Приходили письма. Глеб писал Лизе — не знаю что, не читал. Мальшет — нам обоим, коротко, с «гулькин нос», и больше спрашивал, чем сообщал. С Иваном Владимировичем у них шла обширная переписка, на том же тарабарском наречии: «брекчированные доломиты гокракско-спириалисового возраста». Если это перевести на русский язык, следовало понимать, что денег на экспедицию не дают...
Приходили письма и для меня лично. Писала Марфа — дочь заслуженной артистки Оленевой. Она прислала свою фотографию. Никогда я не видел таких глаз, такого рта — какое-то совсем особенное выражение. Она неизмеримо красивее Лизы и, судя по письмам, необыкновенно умна. Увлекается плаваньем, греблей и фехтованием на рапире. Я сам сделал модель парусной шхуны (Иван Владимирович только консультировал), вроде той, что нам подарил Турышев, и послал ей на память. Яхту я назвал «Марфа» — написал масляной краской на борту.
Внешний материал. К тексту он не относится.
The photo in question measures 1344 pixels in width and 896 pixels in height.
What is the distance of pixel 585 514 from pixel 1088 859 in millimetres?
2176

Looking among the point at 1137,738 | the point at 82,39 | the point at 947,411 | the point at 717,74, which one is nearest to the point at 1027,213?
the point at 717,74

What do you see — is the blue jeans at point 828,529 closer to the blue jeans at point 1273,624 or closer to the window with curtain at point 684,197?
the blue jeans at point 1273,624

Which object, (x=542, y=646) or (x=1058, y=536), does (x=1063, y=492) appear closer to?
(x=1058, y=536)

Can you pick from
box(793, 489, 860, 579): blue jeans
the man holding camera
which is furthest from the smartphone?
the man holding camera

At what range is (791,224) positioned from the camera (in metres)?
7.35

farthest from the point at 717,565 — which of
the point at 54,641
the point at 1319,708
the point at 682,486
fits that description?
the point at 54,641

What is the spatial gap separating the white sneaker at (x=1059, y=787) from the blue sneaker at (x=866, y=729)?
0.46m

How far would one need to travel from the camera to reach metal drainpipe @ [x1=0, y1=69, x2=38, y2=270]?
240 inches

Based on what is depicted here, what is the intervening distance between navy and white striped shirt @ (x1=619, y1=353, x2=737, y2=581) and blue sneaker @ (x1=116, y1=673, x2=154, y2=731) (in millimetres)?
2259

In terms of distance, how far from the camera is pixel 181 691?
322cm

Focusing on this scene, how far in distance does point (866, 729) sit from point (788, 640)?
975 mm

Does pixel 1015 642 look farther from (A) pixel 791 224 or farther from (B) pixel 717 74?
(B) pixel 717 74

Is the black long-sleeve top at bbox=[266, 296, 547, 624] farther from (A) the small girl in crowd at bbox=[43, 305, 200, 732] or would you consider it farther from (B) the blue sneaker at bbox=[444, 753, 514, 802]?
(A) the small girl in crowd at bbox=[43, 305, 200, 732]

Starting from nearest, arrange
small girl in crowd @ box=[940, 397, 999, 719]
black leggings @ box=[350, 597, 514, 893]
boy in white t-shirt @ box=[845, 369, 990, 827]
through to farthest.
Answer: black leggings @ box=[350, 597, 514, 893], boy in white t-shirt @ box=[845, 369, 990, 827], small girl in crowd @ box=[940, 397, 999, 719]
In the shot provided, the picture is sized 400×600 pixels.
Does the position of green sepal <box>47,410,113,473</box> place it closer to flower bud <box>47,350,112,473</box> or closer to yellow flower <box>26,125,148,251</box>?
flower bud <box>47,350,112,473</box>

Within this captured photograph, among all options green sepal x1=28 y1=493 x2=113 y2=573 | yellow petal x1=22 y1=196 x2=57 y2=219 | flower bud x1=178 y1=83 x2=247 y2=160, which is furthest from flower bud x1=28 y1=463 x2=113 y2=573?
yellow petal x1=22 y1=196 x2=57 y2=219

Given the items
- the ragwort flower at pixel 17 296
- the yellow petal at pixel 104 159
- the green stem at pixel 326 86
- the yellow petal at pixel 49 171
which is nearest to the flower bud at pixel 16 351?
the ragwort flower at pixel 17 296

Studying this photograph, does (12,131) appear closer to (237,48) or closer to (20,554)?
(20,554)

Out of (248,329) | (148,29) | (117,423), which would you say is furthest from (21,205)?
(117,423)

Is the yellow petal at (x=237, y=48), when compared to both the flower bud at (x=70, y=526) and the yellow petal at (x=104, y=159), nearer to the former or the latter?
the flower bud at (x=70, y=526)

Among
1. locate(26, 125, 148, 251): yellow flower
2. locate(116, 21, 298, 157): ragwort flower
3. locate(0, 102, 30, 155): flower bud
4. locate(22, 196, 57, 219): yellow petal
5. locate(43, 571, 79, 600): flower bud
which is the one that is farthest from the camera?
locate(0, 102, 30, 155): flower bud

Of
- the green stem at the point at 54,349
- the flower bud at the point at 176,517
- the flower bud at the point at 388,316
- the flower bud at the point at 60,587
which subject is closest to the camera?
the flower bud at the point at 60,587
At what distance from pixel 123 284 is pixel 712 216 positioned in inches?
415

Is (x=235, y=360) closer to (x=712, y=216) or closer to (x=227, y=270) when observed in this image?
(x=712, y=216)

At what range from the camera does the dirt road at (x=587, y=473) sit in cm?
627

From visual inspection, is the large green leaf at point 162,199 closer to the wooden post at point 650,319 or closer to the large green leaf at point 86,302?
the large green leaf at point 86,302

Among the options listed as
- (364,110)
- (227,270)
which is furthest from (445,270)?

Всю весну мы очень много с Лизой зубрили — до обалдения. Только раз и устроили себе праздник, когда вышла из печати книга Ивана Владимировича «Проблема Каспия». Выпили за круглым столом шампанского и от всей души поздравили нашего милого старика. Жаль, что не было Фомы, он охотился на тюленей. Было очень весело. Иван Владимирович подарил нам по экземпляру своей книги с автографом.
Экзамены мы выдержали успешно. Лиза на «четыре» и «пять», я на одни пятёрки. Был выпускной бал (мне почему-то взгрустнулось на этом вечере). Лиза надела наконец по назначению своё новое платье, то, серебристое в поперечную полоску. Такое точно платье есть и у Марфы...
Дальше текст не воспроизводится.